EXERCISE GOAL:
In the forum thread on the jumping flea, what is the length of the flea's k-th jump?

Start QUOTED TEXT

It's enough to prove that being at the point $x$ at its $k$-th move, the flea can make some jumps and after that to reach $x\pm 1$. Indeed, let it jumps $m+1$ times to the right and the last $m+2$-th jump be to the left. Thus it would be at the point: \[x+(2^{k}+1)+(2^{k+1}+1)+\dots +(2^{k+m}+1) - (2^{k+m+1}+1)=x-2^{k}+m.\]Now, choosing $m=2^k\pm 1$, we prove the claim.

I claim it is possible. Lemma: Given any $k\in \mathbb{N}$, there exists some $n>k$ such that \[ (2^k+1)+(2^{k+1}+1)+\cdots+(2^{n-1}+1) - (2^n+1) = 1.\]Proof: Let $f(n)$ be the above expression. We know $f(k+1) = (2^k+1)-(2^{k+1}+1) = -2^k$. We claim $f(n+1)-f(n)=1$ for all $n>k$. Indeed, \begin{align*} f(n+1)&= (2^k+1)+\cdots+(2^{n-1}+1)+(2^n+1) - (2^{n+1}-1),\\ f(n)&=(2^k+1)+\cdots+(2^{n-1}+1) - (2^n+1) \\ \implies f(n+1)-f(n) &= (2^n+1)-(2^{n-1}-1) + (2^n+1) = 1. \end{align*}Therefore, $f(k+1 + 2^k+1)=1$, so setting $n=2^k+k+2$ works. $\blacksquare$ Now it is easy to see by induction on $n\in \mathbb{N}$ that we can reach all $n$.

Note that this following claim essentially implies the problem. Claim: For any $n$, we can go from $n$ to $n+1$ in a finite number of moves. Proof: Suppose that the move made from $n$ is the $k$th total move Kelvin has made. Now for each $k \leq i \leq 2^k + k - 1$, send Kelvin $2^i +1$ to the left, and finally send Kelvin $2^{2^k+k}+1$ to the right. I claim that this shifts Kelvin's position right by exactly $1$. Indeed, one can check that $$\sum _{i = k} ^{2^k+k-1} 2^i + 1 = \sum _{i=k} ^ {2^k+k-1} 2^i + 2^k = (2^{2^k+k} - 1) - (2^k-1) + 2^k = 2^{2^k+k} $$which is exactly $1$ less than $2^{2^k+k} + 1$, as desired.

utkarshgupta wrote: An immortal flea jumps on whole points of the number line, beginning with $0$. The length of the first jump is $3$, the second $5$, the third $9$, and so on. The length of $k^{\text{th}}$ jump is equal to $2^k + 1$. The flea decides whether to jump left or right on its own. Is it possible that sooner or later the flee will have been on every natural point, perhaps having visited some of the points more than once? Plain Old Russian Beauty!

End QUOTED TEXT
Start GIVEN DATA

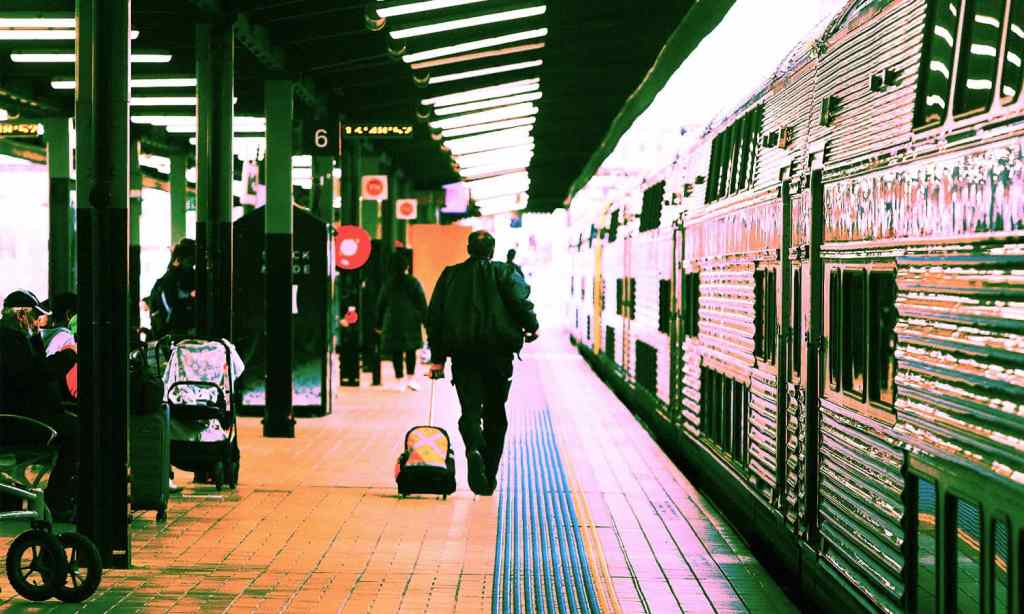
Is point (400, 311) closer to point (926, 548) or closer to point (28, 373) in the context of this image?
point (28, 373)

End GIVEN DATA

ANSWER TO THIS PROBLEM:
The k-th jump has length 2^k + 1.